Menurut sejumlah media di AS, kerusuhan ini akibat Trump terus menerus melakukan penolakan hasil pemilu dan berusaha terus melakukan provokasi terhadap para pendukungnya.
Salah satu media terkemuka di AS, Washington Post dalam editorialnya menyebutkan bahwa tanggungjawab situasi rusuh di Gedung Kongres AS yang menimbulkan 4 korban meninggal dunia ini ada di pundak Presiden Trump.
Karena itu, masa kepresidenan Trump yang tinggal tersisa beberapa hari itu harus segera diakhiri. Jika tidak potensi rusuh yang merupakan ancaman besar bagi demokrasi Amerika Serikat bisa terjadi lagi.

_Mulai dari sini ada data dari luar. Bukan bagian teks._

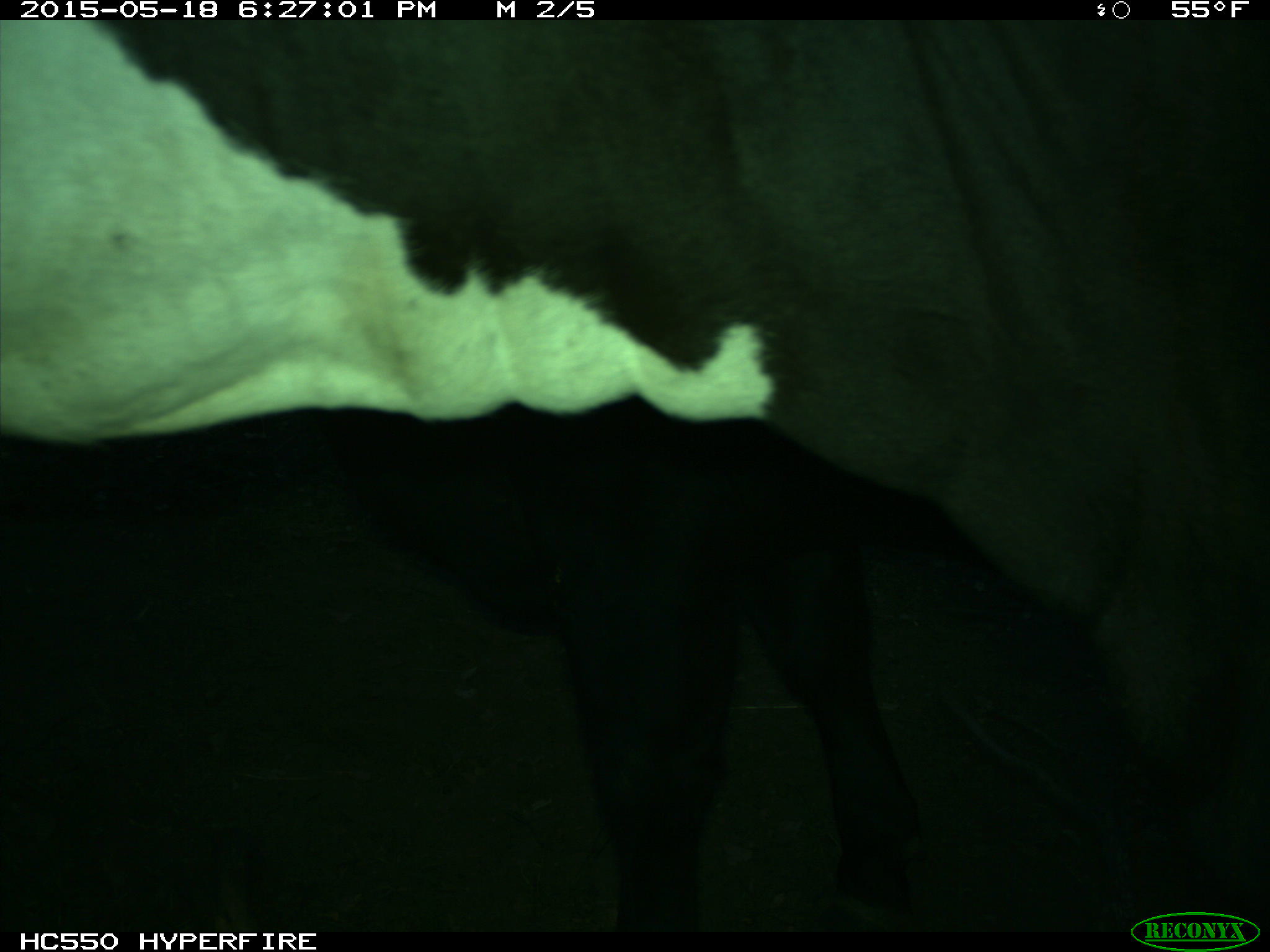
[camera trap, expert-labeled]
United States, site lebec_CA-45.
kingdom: Animalia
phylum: Chordata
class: Mammalia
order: Artiodactyla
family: Bovidae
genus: Bos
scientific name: Bos taurus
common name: domestic cow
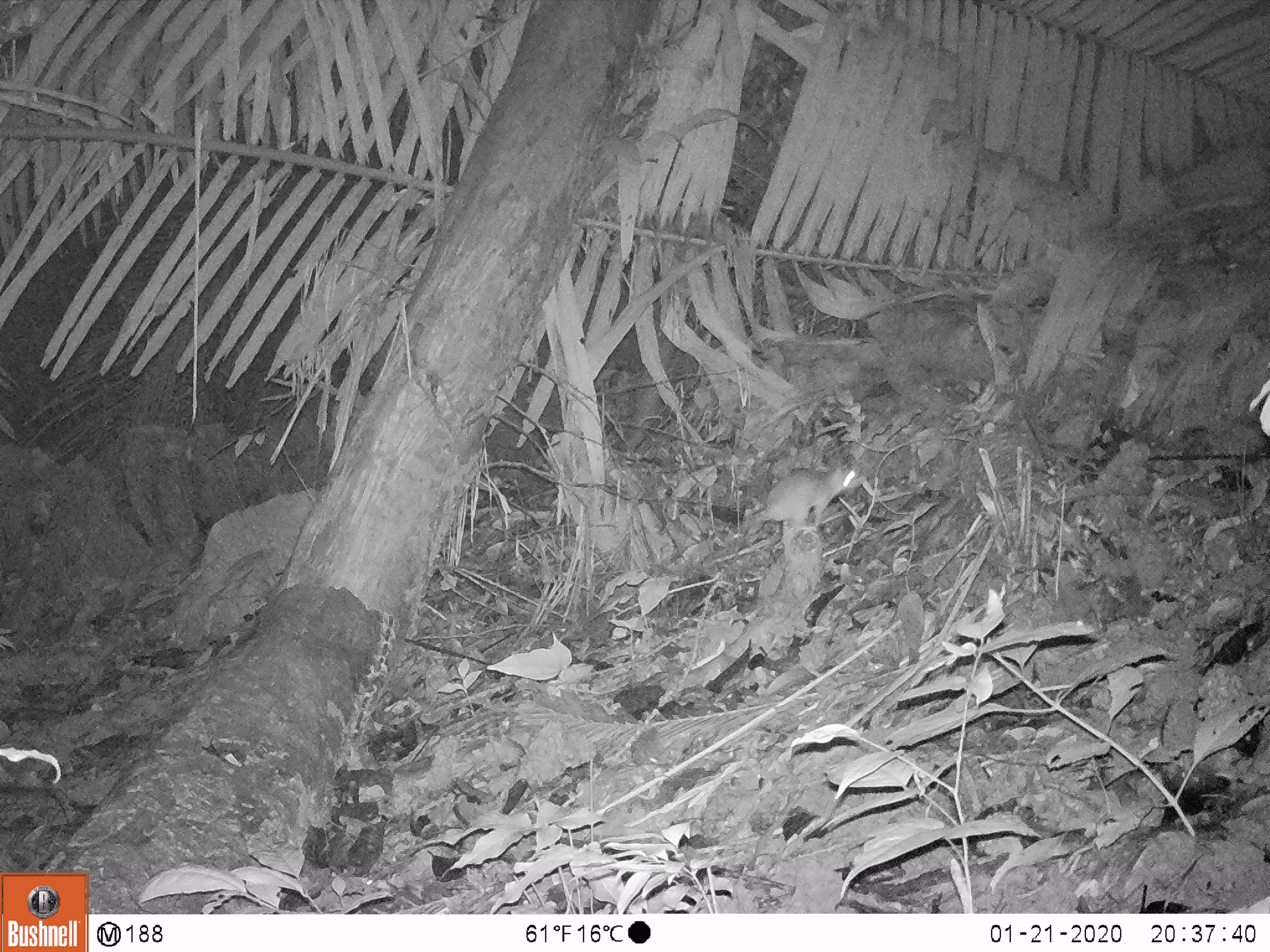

Dengan keras Washington Post meminta untuk segera menyingkirkan Trump dari kursi Kepresidenan AS secepat mungkin.
Dalam kaitannya dengan kerusuhan ini pesan-pesan berupa text dan video yang dicuitkan Trump di 3 platform media sosial Twitter, Facebook, dan Youtube dihapus oleh pengelola platform medsos tersebut.
Pesan tersebut dihapus lantaran dianggap memanaskan para pendukungnya yang saat itu tengah berdemonstrasi yang oleh Washington Post disebut dilakukan oleh "massa yang kejam".